Infinite series involving $\sqrt{n}$

Solution 1:

As indicated by Aryabhata the first result is simply a polylogarithm : $$\operatorname{Li}_s(z)=\sum_{k=1}^\infty \frac {z^k}{k^s}$$ for the specific value $s=-\frac 12$

Note that the Lerch zeta function allows to obtain $\sqrt{n+\alpha}$ coefficients.

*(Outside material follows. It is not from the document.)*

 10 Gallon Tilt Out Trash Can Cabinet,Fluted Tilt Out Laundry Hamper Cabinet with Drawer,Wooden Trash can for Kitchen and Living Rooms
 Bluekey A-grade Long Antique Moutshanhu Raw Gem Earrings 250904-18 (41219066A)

For the second one let's search an approximation of $\ \displaystyle S(z):=\sum_{n=1}^{\infty}\frac{\sqrt{n}\,z^n}{n!}$ as $z\to +\infty$

The asymptotic expansion indicated in the comment from this SE thread (setting $z:=\frac te$) was : $$\frac 1{\sqrt{2\pi}}\sum_{n=1}^{\infty}\frac{(ez)^n}{n^n} \sim \sum_{n=1}^{\infty}\frac{\sqrt{n}\,z^n}{n!}\sim \sqrt{z}\ e^z\quad\text{as}\ z\to +\infty$$

The term at the left may be obtained with the Stirling approximation $\;\displaystyle n!\sim \sqrt{2\pi n}\left(\frac ne\right)^n$.

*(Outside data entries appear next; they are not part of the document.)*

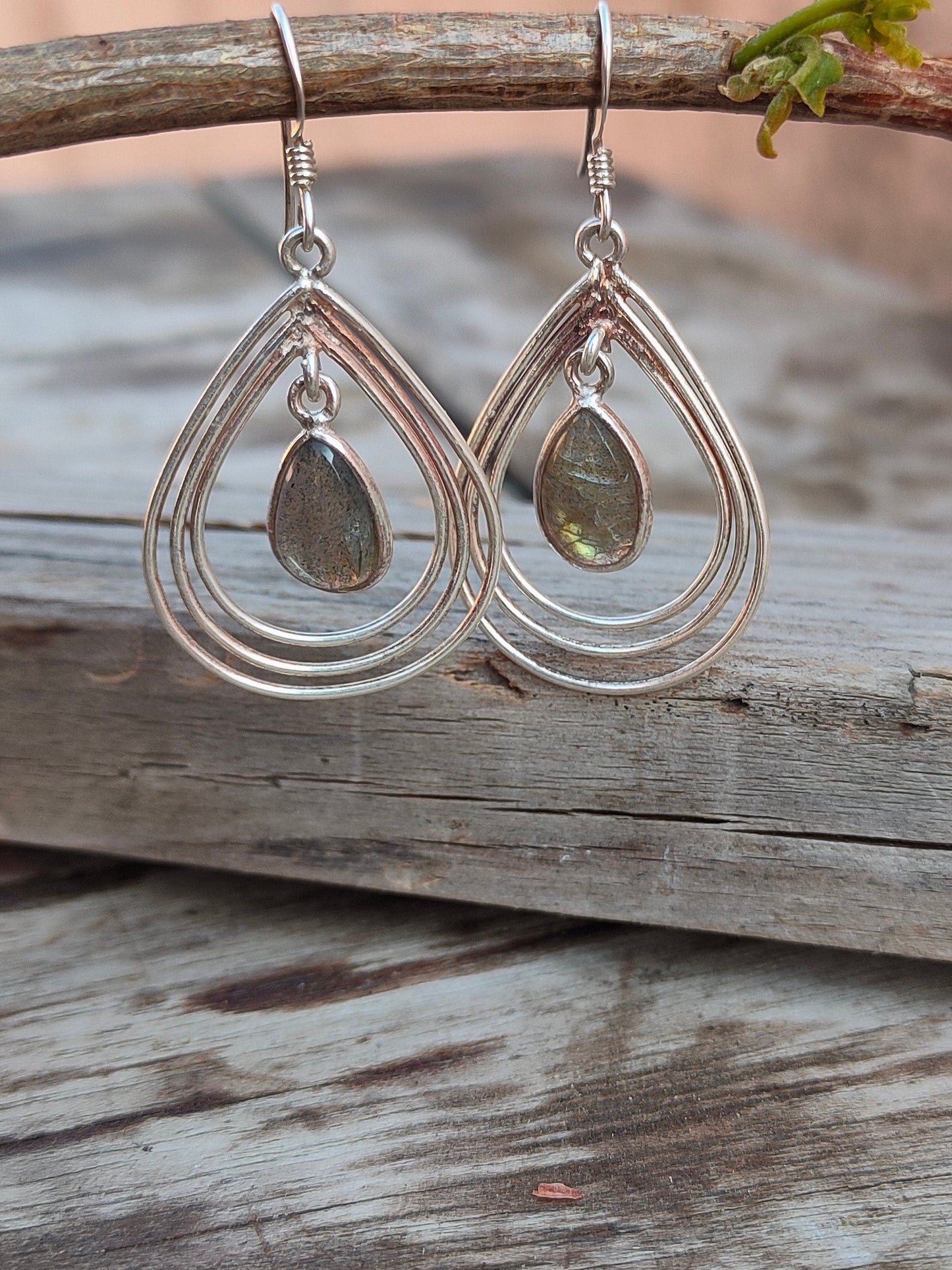 Labradorite Sterling Silver Handmade Earring | Labradorite Stone | Daily Wearable Earrings in Teardrop Shape | Bezel Earrings Gift for Her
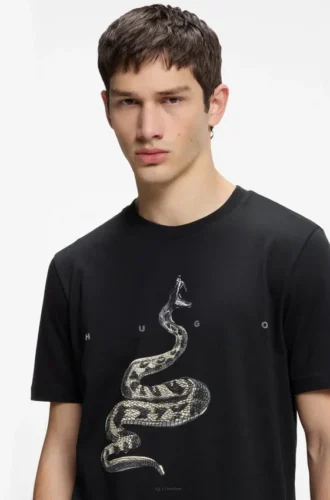 Cotton-jersey T-shirt with spaced-out logo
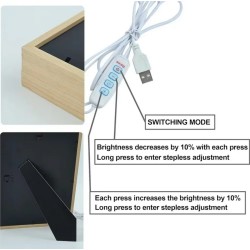 Lámpara Led USB Portgas D. Ace de One Piece Cuadro Madera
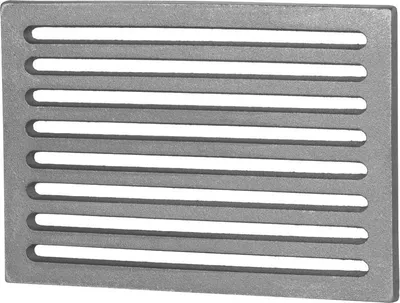 A rectangular cast iron grate with horizontal slots.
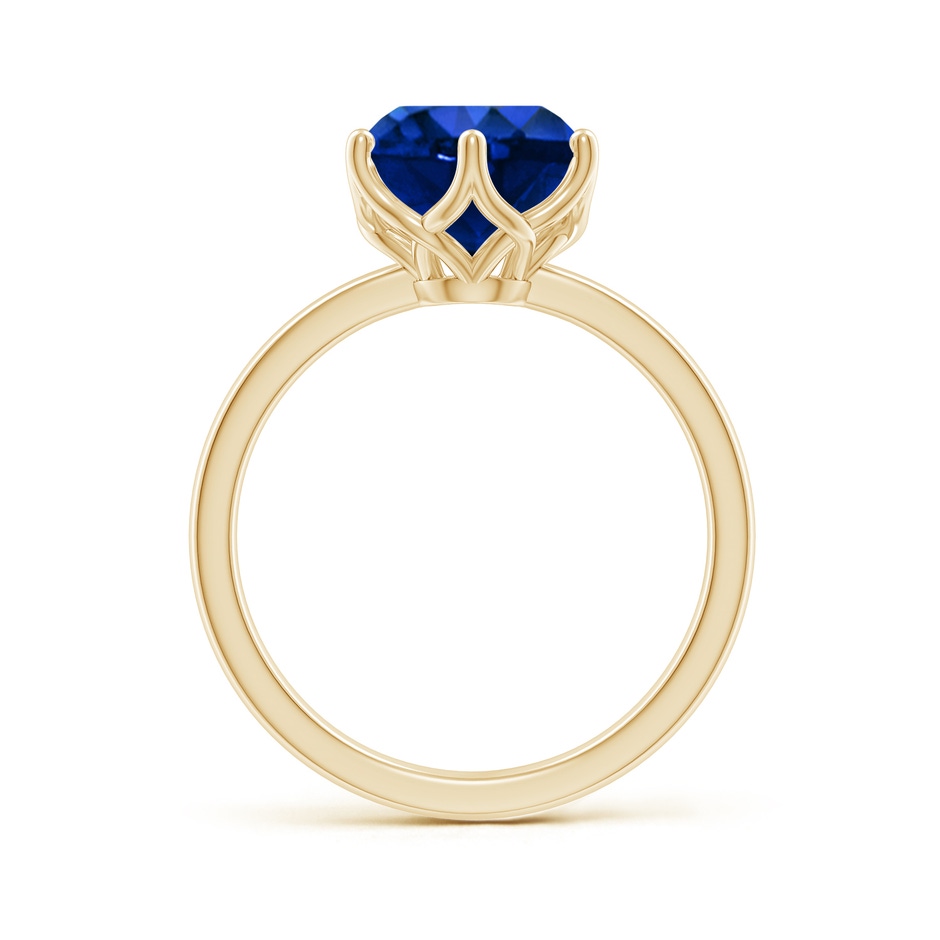 9mm AAAA Round Blue Sapphire Solitaire Classic Engagement Ring in Yellow Gold side 199
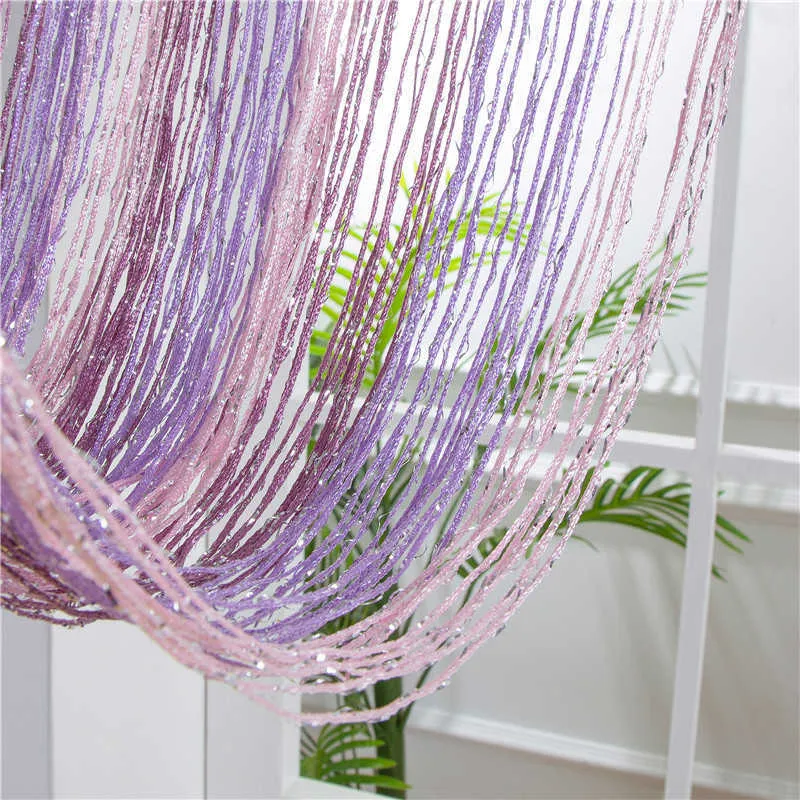 Topfinel Shiny String Curtain Valance Tassel Multi Color Line Curtains for Living Room Window Door Divider Rooms Curtains 210712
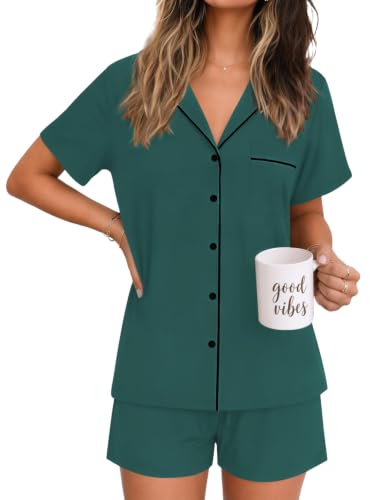 Image of Ekouaer Womens Pajamas Set Soft Classic Notch Collar Bride Pjs Comfy Short Sleeve Sleepwear Loungewear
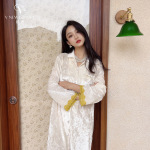 丝奢家居服V5Q1186 冬金丝绒蕾丝睡衣女开衫中长款睡裙工厂批发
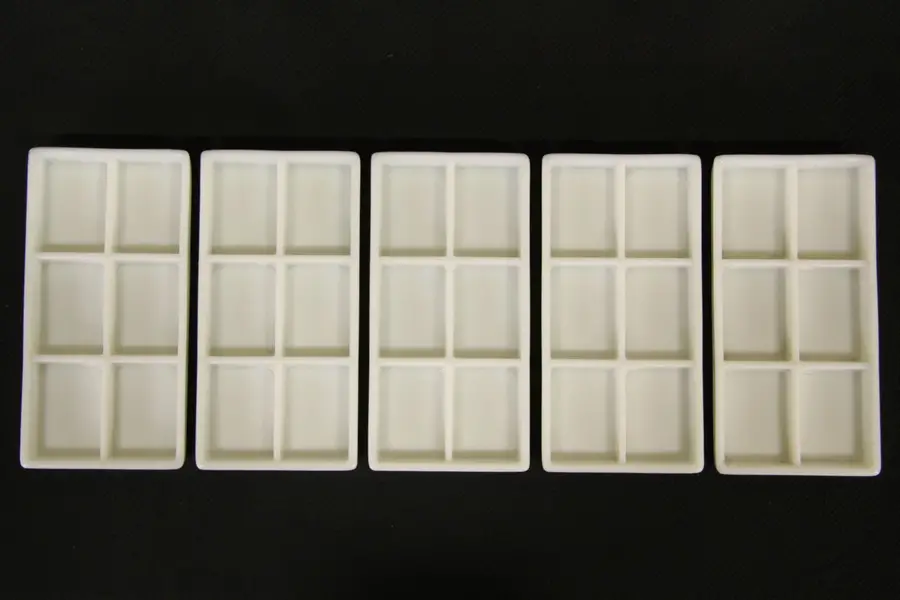 Photo of Set of 5 Dentist Milk Glass 6 Compartment Dental Tool Trays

The term at the right was of the 'wild guess kind' : since $\displaystyle\frac{n!}{\sqrt{n}}$ is of order $\left(n-\frac 12\right)!\ $ (i.e. $\Gamma\left(n+\frac 12\right)$) for $n\gg1$ and since the small values of $n$ will contribute very little for $z\gg 1$ we will have $\ \displaystyle S(z)\approx\sqrt{z}\sum_{n=1}^{\infty}\frac{z^{n-\frac 12}}{\left(n-\frac 12\right)!}\approx \sqrt{z}\;e^z$

Let's try to put this on more solid ground. Using the Stirling series we get : \begin{align} \sqrt{n}\;\Gamma\left(n+\frac 12\right)&= n!\left(1-\frac 1{8\;n}+\frac 1{128\;n^2}+\frac 5{1024\;n^3}+O\left(\frac 1{n^4}\right) \right)\\ &=n!\left(1-\frac 1{8\left(n+\frac 12\right)}-\frac 7{128\left(n+\frac 12\right)\left(n+\frac 32\right)}-\frac {75}{1024\left(n\cdots+\frac 52\right)}+O\left(\frac 1{n^4}\right) \right)\\ \end{align} and : $$\sum_{n=1}^{\infty}\frac{\sqrt{n}\,z^n}{n!}= \sqrt{z}\sum_{n=1}^{\infty}\frac {z^{n-\frac 12}}{\Gamma\left(n+\frac 12\right)} \left(1-\frac 1{8\left(n+\frac 12\right)}-\frac 7{128\left(n+\frac 12\right)\left(n+\frac 32\right)}-\cdots \right)$$

Now from a general formula for the incomplete gamma function $\ \displaystyle\gamma(a,z)=z^ae^{-z}\sum_{k=0}^\infty\frac {z^k}{(a)_{k+1}}$ and the specific formula $\;\gamma\bigl(\frac 12,z\bigr)=\sqrt{\pi}\,\operatorname{erf}\bigl(\sqrt{z}\bigr)\,$ ( $\operatorname{erf}$ is the error function) we get : $$\sum_{n=1}^{\infty}\frac {z^{n-\frac 12}}{\Gamma\left(n+\frac 12\right)}=e^z\operatorname{erf}\left(\sqrt{z}\right)$$ In practice for $z\to +\infty$ we get $\ \displaystyle\sum_{n=1}^{\infty}\frac {z^{n-\frac 12}}{\Gamma\left(n+\frac 12\right)}\sim e^z-\frac 1{\sqrt{\pi z}}$

with the result (hiding this last small error in the larger error term) : $$\sum_{n=1}^{\infty}\frac{\sqrt{n}\,z^n}{n!}= \sqrt{z}\ e^z\left[1-\frac 1{8\,z}-\frac 7{128\,z^2}-\frac {75}{1024\,z^3}+O\left(\frac 1{z^4}\right)\right]$$

Concerning the general expression perhaps the fractional derivative $D^{1/2}$ may help...
(Update: the idea was that $D(x^n)=n\;x^{n-1}$ so that $D^{1/2}$ could be $\sqrt{n}\,x^{\cdots}$ but I fear this doesn't work since the power of $x$ is changed after the first 'half-derivative'...)